***** DOCUMENT *****

It emphasizes flexibility, allowing students to tailor their studies to their individual interests and career aspirations, preparing them for a wide range of opportunities in the music industry and beyond.

Program Outline

The program emphasizes flexibility, allowing students to tailor their studies to their individual interests and career aspirations.


Objectives:

  • Develop a critical understanding of music from diverse aesthetic, cultural, and social perspectives.
  • Enhance proficiency in performance and composition.
  • Acquire academic research skills.
  • Cultivate critical and cultural awareness.
  • Develop the ability to devise and sustain complex arguments.
  • Improve written and oral communication and presentation skills.
  • Foster creativity.
  • Enhance time management and organizational skills.

Outline:


Year One:

  • Compulsory Modules:
  • Introduction to Classical Music History (MUSI130):
  • This module provides a foundation in the history of Western art music since the Baroque era, covering key composers, genres, structures, and contextual issues.

*****

## TASKS AND EXERCISES
a: In the music program outline, since which era does MUSI130 trace the history of Western art music?
b: Do these statements agree with the music program outline? Answer yes or no for each, quoting the deciding words: (i) Fostering creativity is one of the program's objectives. (ii) Introduction to Classical Music History is an optional module in Year One. (iii) Acquiring academic research skills is among the objectives.
c: Pick up the music program outline after its last sentence and carry it on.

***** LISTED RECORDS *****

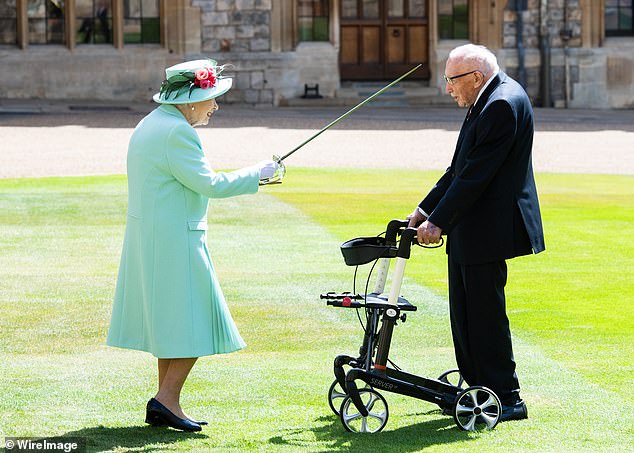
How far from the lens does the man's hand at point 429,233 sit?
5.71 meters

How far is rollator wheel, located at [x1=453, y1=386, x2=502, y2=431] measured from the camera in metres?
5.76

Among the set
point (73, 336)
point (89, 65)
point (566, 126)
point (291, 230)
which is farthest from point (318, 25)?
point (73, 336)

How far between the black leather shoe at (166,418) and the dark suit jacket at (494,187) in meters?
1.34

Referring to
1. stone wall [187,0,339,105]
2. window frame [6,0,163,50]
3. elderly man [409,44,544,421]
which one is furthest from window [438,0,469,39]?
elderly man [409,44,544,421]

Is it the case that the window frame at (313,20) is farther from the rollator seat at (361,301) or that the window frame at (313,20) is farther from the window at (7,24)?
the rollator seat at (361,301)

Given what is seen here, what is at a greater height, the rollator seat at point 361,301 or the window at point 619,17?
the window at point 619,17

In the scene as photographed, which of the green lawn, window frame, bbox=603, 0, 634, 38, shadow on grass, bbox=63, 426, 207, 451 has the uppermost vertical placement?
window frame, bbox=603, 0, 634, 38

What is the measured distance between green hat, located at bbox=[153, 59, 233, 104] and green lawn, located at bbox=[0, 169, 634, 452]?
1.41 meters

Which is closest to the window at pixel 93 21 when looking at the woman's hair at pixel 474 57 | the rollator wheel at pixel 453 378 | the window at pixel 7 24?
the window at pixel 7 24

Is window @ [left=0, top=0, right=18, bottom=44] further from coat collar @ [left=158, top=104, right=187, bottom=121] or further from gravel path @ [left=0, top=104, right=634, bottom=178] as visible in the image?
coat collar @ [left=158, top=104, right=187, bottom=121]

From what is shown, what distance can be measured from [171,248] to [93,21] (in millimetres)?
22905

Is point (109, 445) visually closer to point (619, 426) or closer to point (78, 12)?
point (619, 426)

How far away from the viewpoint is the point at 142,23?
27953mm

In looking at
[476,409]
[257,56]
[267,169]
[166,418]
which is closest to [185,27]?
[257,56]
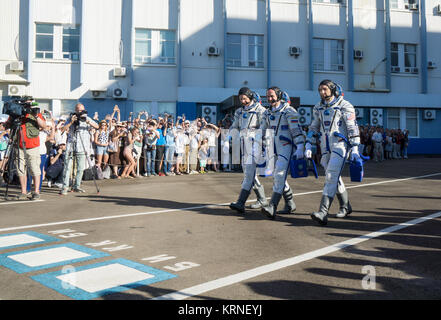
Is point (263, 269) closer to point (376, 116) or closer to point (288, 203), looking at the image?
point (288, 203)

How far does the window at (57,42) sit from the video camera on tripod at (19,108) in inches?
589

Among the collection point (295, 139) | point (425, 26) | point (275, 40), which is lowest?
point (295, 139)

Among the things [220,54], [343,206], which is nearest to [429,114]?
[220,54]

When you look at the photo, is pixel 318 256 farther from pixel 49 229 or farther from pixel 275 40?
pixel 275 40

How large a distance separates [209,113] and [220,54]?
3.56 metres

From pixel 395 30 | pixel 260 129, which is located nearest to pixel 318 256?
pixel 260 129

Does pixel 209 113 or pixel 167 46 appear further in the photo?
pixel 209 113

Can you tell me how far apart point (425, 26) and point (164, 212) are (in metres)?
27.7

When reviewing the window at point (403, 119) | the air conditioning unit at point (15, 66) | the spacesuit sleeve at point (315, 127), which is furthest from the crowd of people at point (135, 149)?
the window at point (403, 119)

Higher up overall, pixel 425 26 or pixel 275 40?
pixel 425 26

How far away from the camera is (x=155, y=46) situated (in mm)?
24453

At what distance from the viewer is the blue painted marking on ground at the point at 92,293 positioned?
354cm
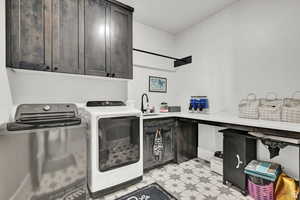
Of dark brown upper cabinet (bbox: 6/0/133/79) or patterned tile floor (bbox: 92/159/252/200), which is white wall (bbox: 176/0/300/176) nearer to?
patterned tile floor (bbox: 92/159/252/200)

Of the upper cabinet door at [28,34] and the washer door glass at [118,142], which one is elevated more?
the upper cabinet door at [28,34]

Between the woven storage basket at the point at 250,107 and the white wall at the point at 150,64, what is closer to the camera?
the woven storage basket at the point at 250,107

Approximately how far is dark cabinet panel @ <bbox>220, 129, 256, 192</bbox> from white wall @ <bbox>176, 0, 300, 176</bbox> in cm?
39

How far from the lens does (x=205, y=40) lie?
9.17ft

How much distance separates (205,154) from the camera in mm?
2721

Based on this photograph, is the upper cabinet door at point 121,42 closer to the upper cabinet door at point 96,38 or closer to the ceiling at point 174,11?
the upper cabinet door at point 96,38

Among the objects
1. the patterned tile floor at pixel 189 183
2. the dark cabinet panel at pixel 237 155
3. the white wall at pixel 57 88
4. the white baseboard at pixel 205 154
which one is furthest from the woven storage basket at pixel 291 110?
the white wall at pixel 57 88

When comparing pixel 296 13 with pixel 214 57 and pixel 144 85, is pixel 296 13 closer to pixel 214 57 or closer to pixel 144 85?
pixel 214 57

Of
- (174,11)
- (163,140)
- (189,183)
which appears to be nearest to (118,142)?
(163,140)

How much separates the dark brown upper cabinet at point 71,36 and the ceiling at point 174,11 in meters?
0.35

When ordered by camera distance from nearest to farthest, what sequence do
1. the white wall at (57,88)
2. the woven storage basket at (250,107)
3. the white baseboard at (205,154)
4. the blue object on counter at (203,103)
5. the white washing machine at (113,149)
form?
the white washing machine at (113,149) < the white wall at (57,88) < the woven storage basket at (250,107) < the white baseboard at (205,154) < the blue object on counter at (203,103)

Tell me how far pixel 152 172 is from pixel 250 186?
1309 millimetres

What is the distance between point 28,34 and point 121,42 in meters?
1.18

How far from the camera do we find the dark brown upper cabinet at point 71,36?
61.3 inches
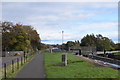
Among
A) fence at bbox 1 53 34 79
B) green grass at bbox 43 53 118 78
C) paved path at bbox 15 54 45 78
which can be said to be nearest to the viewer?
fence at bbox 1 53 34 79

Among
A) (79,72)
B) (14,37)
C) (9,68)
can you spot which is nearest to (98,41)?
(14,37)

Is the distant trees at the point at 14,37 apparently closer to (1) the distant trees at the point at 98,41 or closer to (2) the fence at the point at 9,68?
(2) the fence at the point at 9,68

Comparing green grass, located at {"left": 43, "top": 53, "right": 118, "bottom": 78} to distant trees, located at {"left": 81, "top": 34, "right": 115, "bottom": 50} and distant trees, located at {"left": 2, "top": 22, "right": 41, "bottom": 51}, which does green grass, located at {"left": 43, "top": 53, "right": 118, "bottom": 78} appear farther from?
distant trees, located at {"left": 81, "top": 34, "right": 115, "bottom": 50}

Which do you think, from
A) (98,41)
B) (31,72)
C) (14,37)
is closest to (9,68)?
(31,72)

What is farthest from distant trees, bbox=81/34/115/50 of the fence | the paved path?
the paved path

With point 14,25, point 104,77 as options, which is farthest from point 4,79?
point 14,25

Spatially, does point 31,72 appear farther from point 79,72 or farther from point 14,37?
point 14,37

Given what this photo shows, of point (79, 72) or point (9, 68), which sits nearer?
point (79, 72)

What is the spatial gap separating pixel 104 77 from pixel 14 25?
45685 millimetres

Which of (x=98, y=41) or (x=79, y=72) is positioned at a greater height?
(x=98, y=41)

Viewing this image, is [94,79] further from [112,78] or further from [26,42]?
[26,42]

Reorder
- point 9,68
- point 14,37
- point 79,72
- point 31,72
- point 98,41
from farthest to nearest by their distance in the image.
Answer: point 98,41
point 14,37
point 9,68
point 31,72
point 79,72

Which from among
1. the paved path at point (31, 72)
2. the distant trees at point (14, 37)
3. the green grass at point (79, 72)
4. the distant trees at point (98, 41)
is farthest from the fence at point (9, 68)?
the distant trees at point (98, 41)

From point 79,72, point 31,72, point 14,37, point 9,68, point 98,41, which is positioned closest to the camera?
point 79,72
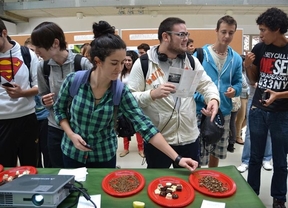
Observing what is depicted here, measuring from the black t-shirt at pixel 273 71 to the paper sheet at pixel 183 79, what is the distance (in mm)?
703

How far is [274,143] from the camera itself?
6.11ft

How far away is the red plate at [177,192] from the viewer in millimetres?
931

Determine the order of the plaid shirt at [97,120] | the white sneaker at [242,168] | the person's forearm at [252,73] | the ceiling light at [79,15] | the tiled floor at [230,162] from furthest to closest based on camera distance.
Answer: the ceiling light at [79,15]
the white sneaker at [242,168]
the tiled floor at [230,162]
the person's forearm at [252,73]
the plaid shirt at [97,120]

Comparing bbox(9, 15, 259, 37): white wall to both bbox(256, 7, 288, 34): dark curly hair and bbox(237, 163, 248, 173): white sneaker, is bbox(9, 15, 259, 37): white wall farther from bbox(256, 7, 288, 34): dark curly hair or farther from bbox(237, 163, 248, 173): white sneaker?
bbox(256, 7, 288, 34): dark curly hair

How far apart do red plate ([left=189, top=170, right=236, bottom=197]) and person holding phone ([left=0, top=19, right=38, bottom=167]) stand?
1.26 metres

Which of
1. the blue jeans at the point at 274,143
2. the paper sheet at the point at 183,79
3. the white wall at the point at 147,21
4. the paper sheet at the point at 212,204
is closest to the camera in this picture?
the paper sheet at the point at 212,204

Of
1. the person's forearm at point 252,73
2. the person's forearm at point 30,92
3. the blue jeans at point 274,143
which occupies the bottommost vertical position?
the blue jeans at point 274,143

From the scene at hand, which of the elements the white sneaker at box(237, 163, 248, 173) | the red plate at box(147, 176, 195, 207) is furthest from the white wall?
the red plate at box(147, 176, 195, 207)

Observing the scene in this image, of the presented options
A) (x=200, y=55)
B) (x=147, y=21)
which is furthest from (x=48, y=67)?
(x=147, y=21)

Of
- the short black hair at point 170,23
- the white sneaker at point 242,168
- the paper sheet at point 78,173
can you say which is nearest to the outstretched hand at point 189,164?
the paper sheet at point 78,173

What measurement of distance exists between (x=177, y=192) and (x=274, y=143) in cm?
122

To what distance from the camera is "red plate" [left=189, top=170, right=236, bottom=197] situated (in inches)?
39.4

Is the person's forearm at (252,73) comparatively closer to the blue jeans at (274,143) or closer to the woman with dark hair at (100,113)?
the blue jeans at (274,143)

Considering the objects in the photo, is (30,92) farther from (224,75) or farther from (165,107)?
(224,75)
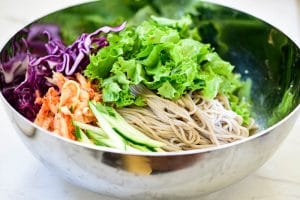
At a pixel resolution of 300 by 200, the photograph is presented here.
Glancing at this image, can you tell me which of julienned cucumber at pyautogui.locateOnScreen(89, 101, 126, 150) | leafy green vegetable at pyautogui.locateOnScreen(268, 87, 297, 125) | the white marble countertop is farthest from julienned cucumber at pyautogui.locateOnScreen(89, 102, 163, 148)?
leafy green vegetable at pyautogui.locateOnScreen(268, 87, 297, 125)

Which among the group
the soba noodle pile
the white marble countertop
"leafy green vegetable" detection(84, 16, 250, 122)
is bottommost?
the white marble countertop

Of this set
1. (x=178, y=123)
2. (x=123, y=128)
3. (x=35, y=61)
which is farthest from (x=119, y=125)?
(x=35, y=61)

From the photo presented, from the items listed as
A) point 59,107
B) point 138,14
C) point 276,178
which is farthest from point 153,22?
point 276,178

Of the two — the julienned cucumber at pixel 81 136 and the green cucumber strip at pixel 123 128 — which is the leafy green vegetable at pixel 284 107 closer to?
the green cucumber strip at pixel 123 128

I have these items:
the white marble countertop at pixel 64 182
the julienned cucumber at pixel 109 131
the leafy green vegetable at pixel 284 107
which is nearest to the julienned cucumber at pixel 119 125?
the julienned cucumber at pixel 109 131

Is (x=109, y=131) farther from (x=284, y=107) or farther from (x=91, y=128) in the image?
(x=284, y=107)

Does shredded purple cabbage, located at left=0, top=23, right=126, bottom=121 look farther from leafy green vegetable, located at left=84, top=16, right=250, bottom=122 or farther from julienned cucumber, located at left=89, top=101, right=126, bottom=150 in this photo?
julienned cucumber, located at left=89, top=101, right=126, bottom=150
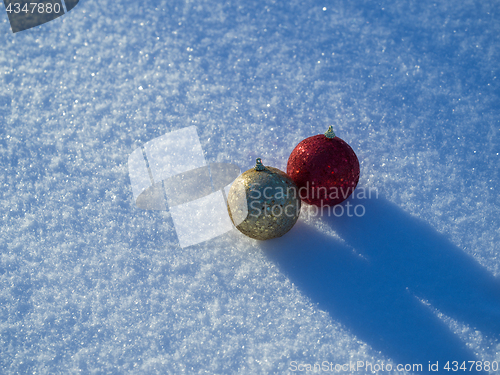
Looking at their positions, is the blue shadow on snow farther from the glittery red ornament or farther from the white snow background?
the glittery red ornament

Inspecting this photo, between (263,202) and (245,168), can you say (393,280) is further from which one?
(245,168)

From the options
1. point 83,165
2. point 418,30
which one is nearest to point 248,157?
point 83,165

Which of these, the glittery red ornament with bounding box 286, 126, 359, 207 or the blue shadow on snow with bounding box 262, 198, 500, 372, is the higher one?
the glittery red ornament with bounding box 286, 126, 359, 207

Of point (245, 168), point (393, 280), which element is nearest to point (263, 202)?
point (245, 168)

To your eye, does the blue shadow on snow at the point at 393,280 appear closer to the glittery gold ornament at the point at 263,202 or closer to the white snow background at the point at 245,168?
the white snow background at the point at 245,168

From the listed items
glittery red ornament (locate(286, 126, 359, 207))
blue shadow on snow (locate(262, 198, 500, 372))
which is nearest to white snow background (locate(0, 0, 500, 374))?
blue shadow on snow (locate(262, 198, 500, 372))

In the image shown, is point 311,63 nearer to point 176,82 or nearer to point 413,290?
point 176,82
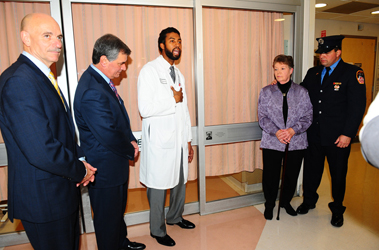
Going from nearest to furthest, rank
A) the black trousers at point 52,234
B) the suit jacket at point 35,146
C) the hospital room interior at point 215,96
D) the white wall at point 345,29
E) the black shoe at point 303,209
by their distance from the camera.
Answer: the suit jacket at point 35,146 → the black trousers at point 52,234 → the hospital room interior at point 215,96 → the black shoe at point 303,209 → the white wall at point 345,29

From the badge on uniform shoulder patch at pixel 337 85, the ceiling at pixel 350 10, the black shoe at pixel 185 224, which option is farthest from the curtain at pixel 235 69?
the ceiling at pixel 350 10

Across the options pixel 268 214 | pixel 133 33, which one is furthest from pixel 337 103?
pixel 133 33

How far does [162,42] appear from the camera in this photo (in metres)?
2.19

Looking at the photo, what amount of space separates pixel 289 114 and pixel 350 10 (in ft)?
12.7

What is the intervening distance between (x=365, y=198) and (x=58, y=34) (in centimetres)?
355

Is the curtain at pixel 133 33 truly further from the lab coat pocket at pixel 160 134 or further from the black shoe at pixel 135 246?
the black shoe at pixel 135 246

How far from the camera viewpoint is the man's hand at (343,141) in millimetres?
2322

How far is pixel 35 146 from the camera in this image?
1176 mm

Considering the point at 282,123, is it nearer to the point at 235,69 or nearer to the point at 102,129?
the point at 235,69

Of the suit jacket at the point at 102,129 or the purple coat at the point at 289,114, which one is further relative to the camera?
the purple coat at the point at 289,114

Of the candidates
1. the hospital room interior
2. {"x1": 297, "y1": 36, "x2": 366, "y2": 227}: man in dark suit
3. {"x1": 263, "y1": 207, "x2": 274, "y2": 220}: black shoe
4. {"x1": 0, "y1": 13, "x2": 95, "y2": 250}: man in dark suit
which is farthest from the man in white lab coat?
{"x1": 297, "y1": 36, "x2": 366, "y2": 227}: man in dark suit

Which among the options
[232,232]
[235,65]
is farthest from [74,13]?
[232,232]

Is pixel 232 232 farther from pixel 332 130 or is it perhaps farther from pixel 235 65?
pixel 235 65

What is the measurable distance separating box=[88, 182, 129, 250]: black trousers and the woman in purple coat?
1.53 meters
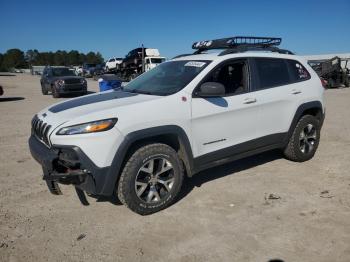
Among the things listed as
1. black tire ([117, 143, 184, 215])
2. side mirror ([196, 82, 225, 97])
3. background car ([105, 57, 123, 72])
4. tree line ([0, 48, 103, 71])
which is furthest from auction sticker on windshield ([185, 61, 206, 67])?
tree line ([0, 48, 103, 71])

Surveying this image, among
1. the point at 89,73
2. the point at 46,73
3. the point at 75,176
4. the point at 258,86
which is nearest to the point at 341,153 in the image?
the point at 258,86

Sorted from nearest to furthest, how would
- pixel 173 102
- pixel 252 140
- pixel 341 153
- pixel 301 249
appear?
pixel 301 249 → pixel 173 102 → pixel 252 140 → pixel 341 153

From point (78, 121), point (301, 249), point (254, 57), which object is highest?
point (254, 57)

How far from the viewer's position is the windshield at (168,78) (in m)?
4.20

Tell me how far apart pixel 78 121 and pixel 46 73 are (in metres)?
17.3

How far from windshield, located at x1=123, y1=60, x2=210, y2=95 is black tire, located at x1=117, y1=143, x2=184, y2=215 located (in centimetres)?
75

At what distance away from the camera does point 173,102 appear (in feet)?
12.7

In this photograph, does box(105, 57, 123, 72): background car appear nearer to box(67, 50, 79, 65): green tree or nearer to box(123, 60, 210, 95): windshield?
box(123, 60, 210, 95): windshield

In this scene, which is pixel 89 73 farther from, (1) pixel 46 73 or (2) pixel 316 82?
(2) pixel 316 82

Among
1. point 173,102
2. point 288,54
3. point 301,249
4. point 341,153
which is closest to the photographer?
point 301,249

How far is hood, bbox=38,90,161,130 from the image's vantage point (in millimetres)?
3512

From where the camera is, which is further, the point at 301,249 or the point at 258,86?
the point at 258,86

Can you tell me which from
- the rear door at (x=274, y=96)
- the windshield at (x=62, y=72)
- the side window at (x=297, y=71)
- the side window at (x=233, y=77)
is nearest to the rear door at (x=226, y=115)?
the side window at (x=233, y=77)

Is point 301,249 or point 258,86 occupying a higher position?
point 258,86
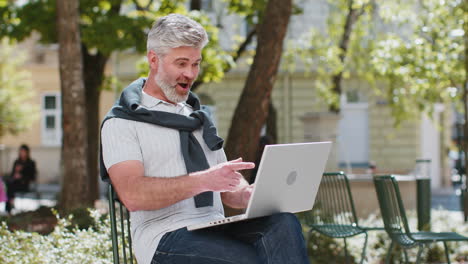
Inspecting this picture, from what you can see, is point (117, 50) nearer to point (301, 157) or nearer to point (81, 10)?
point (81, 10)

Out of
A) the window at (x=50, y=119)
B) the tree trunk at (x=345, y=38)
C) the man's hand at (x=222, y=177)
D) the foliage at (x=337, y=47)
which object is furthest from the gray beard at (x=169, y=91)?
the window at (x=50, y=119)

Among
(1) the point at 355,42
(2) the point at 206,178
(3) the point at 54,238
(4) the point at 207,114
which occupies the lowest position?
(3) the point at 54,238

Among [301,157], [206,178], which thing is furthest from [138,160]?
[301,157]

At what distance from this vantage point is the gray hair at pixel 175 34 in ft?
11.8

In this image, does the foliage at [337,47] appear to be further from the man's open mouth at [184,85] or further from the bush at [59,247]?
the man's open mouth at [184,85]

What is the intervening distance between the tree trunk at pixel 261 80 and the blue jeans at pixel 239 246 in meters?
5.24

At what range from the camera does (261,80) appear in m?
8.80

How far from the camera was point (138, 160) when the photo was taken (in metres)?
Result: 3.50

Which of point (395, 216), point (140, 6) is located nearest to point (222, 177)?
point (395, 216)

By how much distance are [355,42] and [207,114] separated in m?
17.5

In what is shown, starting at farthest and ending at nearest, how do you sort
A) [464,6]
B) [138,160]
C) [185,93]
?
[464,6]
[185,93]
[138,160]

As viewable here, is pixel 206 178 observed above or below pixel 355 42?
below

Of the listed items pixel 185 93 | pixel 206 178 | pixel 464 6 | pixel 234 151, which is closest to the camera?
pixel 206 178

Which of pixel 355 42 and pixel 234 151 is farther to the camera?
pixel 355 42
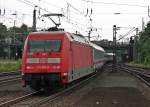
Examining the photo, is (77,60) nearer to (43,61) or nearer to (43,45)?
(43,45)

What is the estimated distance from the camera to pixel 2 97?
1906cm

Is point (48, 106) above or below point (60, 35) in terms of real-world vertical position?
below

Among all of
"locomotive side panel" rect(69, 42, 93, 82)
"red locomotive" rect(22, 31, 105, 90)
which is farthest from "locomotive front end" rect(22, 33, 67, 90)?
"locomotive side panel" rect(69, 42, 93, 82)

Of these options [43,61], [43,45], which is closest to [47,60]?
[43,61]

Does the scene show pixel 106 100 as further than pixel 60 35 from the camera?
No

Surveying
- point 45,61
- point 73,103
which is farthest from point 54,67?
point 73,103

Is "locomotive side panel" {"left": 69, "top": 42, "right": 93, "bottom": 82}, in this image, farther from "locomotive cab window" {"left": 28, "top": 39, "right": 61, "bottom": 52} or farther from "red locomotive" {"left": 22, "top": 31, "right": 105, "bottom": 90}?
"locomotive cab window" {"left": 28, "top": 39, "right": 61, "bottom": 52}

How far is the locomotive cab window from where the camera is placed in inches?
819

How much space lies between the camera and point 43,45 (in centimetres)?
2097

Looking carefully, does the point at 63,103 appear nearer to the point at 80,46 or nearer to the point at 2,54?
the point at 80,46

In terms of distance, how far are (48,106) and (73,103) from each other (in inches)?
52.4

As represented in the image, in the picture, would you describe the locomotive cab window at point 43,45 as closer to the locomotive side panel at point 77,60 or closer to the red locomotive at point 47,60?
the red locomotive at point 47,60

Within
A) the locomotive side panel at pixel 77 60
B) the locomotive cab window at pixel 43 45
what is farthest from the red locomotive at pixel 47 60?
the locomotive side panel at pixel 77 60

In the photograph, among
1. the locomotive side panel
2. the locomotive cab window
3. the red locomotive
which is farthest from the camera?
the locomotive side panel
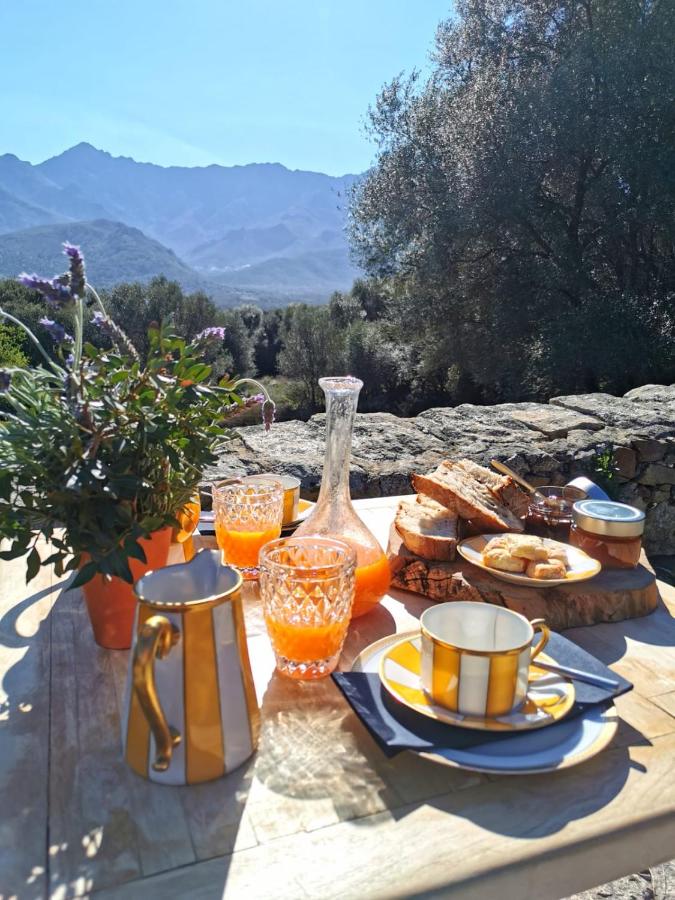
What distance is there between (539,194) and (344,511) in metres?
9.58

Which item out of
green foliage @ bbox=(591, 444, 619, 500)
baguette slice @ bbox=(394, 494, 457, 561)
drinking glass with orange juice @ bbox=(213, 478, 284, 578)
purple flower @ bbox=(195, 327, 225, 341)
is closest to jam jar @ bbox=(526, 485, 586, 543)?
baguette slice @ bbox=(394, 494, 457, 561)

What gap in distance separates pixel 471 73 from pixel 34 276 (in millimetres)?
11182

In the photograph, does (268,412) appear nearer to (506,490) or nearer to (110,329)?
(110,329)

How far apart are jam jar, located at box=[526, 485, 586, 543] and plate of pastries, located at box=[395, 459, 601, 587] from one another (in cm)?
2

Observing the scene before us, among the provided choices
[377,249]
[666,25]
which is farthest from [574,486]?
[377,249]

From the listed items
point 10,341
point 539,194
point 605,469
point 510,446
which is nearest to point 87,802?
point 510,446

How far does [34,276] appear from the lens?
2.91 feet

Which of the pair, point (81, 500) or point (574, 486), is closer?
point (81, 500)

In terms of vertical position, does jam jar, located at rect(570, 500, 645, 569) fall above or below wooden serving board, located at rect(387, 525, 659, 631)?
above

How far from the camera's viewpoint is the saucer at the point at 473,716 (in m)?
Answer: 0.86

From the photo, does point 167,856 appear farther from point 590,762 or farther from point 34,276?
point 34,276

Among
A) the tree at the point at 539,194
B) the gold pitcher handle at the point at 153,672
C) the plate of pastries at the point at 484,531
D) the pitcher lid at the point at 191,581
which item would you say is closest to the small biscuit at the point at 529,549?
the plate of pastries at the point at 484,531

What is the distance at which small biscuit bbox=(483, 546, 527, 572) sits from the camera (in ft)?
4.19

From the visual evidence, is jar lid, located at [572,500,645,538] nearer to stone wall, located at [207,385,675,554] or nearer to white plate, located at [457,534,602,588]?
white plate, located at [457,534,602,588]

*****

## SET OF ANSWERS
a: Since the Baroque era.

b:
(i) Yes: "Foster creativity."
(ii) No: "Compulsory Modules:"
(iii) Yes: "Acquire academic research skills."

c:
  • Music as an Industry (MUSI150): This module introduces students to the structure, history, and contemporary challenges of the music industries, exploring potential careers and key debates around the commodification of music.
  • Music in Contexts: Why Music Matters (MUSI121): This module examines the function and meaning of music in various cultural contexts, introducing different academic approaches and methods for studying music in relation to culture.
  • Optional Modules:
  • Classical Performance 1 (MUSI102):
  • This module enhances practical performance skills through structured frameworks, individual lessons, and development of technical, aural, practice, and performative skills.
  • Classical Composition 1 (MUSI106): This module provides historical and practical knowledge of contrapuntal techniques in music composition, culminating in an original composition centered around contrapuntal writing.
  • Foundations in Tonal Harmony (MUSI181): This module bridges the gap between A Level music theory and university-level requirements, reviewing fundamental elements of Western classical music theory and developing a deeper understanding of their relationships.
  • Introduction to Digital Audio Workstations (MUSI109): This module introduces MIDI sequencing in Logic Pro and Ableton Live, covering topics such as recording and editing MIDI, effects processors, mixing, software synthesis, and sampler instruments.
  • Introduction to Sound and Music in Audiovisual Media (MUSI170): This module explores the use and role of music in audiovisual media, focusing on the sound and music of mainstream narrative cinema.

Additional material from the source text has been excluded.